**** DATA FOR THE TASK

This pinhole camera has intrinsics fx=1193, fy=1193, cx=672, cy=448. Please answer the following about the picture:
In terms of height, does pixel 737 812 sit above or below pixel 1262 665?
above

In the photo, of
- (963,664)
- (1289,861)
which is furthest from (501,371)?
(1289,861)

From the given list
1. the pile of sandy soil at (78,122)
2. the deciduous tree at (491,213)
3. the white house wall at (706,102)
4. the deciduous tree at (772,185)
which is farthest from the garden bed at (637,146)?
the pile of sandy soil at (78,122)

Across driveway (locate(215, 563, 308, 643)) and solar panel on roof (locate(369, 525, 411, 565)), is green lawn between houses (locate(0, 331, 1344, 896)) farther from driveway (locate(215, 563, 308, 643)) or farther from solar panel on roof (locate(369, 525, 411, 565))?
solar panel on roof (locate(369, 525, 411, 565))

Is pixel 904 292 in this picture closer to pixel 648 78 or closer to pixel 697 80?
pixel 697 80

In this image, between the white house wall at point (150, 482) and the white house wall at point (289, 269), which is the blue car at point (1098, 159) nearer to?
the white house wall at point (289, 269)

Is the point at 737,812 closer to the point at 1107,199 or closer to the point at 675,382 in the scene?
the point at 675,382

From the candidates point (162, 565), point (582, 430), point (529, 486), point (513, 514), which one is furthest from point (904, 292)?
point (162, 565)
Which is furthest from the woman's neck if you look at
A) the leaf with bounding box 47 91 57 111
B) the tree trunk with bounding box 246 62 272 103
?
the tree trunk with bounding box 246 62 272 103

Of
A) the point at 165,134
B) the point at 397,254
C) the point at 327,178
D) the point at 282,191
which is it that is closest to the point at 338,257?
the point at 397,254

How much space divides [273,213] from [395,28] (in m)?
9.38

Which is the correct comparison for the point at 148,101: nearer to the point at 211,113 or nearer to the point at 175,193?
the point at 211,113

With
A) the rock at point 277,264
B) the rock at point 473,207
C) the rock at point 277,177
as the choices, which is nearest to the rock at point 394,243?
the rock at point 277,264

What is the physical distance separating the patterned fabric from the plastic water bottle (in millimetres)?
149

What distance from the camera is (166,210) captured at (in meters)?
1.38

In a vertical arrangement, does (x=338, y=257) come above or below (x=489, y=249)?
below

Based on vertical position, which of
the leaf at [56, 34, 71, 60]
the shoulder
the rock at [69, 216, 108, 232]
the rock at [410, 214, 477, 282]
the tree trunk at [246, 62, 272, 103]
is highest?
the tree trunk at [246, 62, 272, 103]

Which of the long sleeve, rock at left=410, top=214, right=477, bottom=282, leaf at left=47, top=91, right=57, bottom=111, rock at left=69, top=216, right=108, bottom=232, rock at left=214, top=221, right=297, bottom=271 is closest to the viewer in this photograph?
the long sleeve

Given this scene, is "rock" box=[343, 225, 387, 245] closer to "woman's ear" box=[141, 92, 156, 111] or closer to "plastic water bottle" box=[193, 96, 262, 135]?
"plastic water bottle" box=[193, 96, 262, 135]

********

■ **WHAT IS BEING ASKED**: Rewrite all of the data above as a numbered list with one line per item, and drop every blank line.

■ **OUTPUT OF THE EXERCISE**:
1. This pinhole camera has intrinsics fx=1193, fy=1193, cx=672, cy=448. Please answer the following about the picture:
2. In terms of height, does pixel 737 812 sit above or below pixel 1262 665?
3. above
4. In the photo, of
5. - (963,664)
6. - (1289,861)
7. which is furthest from (501,371)?
8. (1289,861)
9. From the given list
10. 1. the pile of sandy soil at (78,122)
11. 2. the deciduous tree at (491,213)
12. 3. the white house wall at (706,102)
13. 4. the deciduous tree at (772,185)
14. which is farthest from the garden bed at (637,146)?
15. the pile of sandy soil at (78,122)
16. Across driveway (locate(215, 563, 308, 643)) and solar panel on roof (locate(369, 525, 411, 565)), is green lawn between houses (locate(0, 331, 1344, 896)) farther from driveway (locate(215, 563, 308, 643)) or farther from solar panel on roof (locate(369, 525, 411, 565))?
17. solar panel on roof (locate(369, 525, 411, 565))
18. Is pixel 904 292 in this picture closer to pixel 648 78 or closer to pixel 697 80?
19. pixel 697 80
20. In this image, between the white house wall at point (150, 482) and the white house wall at point (289, 269), which is the blue car at point (1098, 159) nearer to?
21. the white house wall at point (289, 269)
22. Is the point at 737,812 closer to the point at 1107,199 or closer to the point at 675,382 in the scene?
23. the point at 675,382
24. From the candidates point (162, 565), point (582, 430), point (529, 486), point (513, 514), which one is furthest from point (904, 292)?
25. point (162, 565)
26. Which is furthest from the woman's neck if you look at
27. A) the leaf with bounding box 47 91 57 111
28. B) the tree trunk with bounding box 246 62 272 103
29. ?
30. the tree trunk with bounding box 246 62 272 103
31. Of
32. A) the point at 165,134
33. B) the point at 397,254
34. C) the point at 327,178
35. D) the point at 282,191
36. which is it that is closest to the point at 338,257?
37. the point at 397,254
38. How much space divides [273,213] from [395,28] (in m)?
39. 9.38
40. Which is the correct comparison for the point at 148,101: nearer to the point at 211,113 or nearer to the point at 175,193?
41. the point at 211,113
42. With
43. A) the rock at point 277,264
44. B) the rock at point 473,207
45. C) the rock at point 277,177
46. as the choices, which is nearest to the rock at point 394,243?
47. the rock at point 277,264
48. What is the physical distance separating the patterned fabric from the plastic water bottle (in millimetres)?
49. 149
50. What distance from the camera is (166,210) captured at (in meters)?
51. 1.38
52. In a vertical arrangement, does (x=338, y=257) come above or below (x=489, y=249)?
53. below
54. Based on vertical position, which of
55. the leaf at [56, 34, 71, 60]
56. the shoulder
57. the rock at [69, 216, 108, 232]
58. the rock at [410, 214, 477, 282]
59. the tree trunk at [246, 62, 272, 103]
60. is highest?
61. the tree trunk at [246, 62, 272, 103]
62. Which of the long sleeve, rock at left=410, top=214, right=477, bottom=282, leaf at left=47, top=91, right=57, bottom=111, rock at left=69, top=216, right=108, bottom=232, rock at left=214, top=221, right=297, bottom=271 is closest to the viewer in this photograph?
63. the long sleeve
64. Given this scene, is "rock" box=[343, 225, 387, 245] closer to "woman's ear" box=[141, 92, 156, 111] or closer to "plastic water bottle" box=[193, 96, 262, 135]?
65. "plastic water bottle" box=[193, 96, 262, 135]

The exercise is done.